Nuestro despertador, el bueno de Efraín, había decidido que, a las cinco de la mañana, ya habíamos dormido bastante. Cuando salté de la hamaca, sentí que tenía agujetas hasta en el carnet de identidad.

Caminamos sin descanso durante siete horas, soportando el calor agobiante con el que nos regalaba aquel nuevo día y abriéndonos camino esforzadamente entre las lianas. Mis manos y las manos de los demás estaban tan magulladas que apenas las sentíamos, pero ¿qué importaba? Los tres novatos nos habíamos convertido en zombis, en autómatas, porque, si yo estaba hecho polvo, había que ver las caras de Marc y de Lola: fantasmas pálidos y sin vida animados por algún encantamiento chapucero para resucitar a los muertos. Si seguíamos así, no íbamos a poder llegar a nuestro destino. Menos mal que disfrutábamos de esos pocos días de energía sin límite que proporcionaba el cambio de altitud, porque, de no ser así, nos hubiéramos muerto.
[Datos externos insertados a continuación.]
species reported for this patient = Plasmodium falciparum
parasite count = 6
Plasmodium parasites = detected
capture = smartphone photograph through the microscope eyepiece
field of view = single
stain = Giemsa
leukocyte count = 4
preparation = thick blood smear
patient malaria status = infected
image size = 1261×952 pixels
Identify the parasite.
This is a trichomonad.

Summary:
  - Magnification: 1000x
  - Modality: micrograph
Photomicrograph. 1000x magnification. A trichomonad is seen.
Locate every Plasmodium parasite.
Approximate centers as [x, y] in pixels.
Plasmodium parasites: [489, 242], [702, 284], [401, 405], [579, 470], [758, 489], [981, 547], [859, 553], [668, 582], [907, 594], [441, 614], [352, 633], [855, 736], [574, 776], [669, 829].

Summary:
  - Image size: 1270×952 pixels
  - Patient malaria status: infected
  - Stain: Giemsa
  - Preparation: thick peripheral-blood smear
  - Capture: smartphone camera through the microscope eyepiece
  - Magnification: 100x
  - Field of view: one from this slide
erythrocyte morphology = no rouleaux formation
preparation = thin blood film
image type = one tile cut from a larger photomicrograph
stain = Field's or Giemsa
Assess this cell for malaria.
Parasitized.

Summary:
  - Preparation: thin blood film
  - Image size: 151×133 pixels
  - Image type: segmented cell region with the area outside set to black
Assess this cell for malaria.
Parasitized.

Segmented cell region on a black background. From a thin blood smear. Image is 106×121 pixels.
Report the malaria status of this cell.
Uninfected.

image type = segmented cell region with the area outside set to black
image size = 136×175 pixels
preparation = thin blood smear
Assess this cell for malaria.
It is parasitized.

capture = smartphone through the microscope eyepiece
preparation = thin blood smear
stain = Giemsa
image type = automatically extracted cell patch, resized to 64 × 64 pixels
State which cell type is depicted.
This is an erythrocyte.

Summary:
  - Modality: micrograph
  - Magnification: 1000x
Aquella noche tampoco pudimos volver a montar las tiendas, así que se repitió la desagradable aventura con las pucararas, pero mi cuerpo dijo que ya estaba bien de tonterías, que tonterías las precisas y ninguna más, y conseguí dormir al fin de un tirón y despertarme por la mañana bastante más descansado. Hubiera sido perfecto de no ser por la espesa bruma que nos envolvía y que no me dejó distinguir qué era aquello que notaba sobre mis piernas y que pesaba como un Gran Danés. Cuando me revolví para incorporarme, pensando que sería una rama o la mochila de alguno de mis compañeros ya levantados, el Gran Danés demostró tener cuatro ágiles y rápidas patas dotadas de afilados dedos que me arañaron a través del pantalón.

—¡Joder! ¿Qué es esto? —exclamé con la adrenalina corriendo a chorro por mis venas mientras pugnaba por distinguir a través de la niebla qué demonios era lo que corría sobre mi cuerpo de aquella manera.

Desde el tronco al que había atado el extremo de mi hamaca, unos ojos cubiertos por una armadura me observaban fijamente: un lagarto más largo que mi brazo y con unos ostentosos colores verdes, pardos y amarillos permanecía inmóvil, en actitud de alerta, con una extraña cola bífida alzada en el aire y una amenazadora cresta erizada tan grande como un abanico.

—Salga de la hamaca muy despacito, Arnau —me dijo Gertrude.

—¿Cómo de despacito? —quise saber sin moverme.

—Pues como si tuviera rotos todos los huesos del cuerpo.

—Ah, vale. Menos mal.

—¿Es venenoso o algo así? —preguntó Lola, angustiada, mientras yo me esforzaba por deslizarme milímetro a milímetro, sin oscilar, hasta el suelo.

—No, en realidad no —respondió Gertrude con voz divertida—. Estos gecos, o lagartos del Amazonas, son totalmente inofensivos.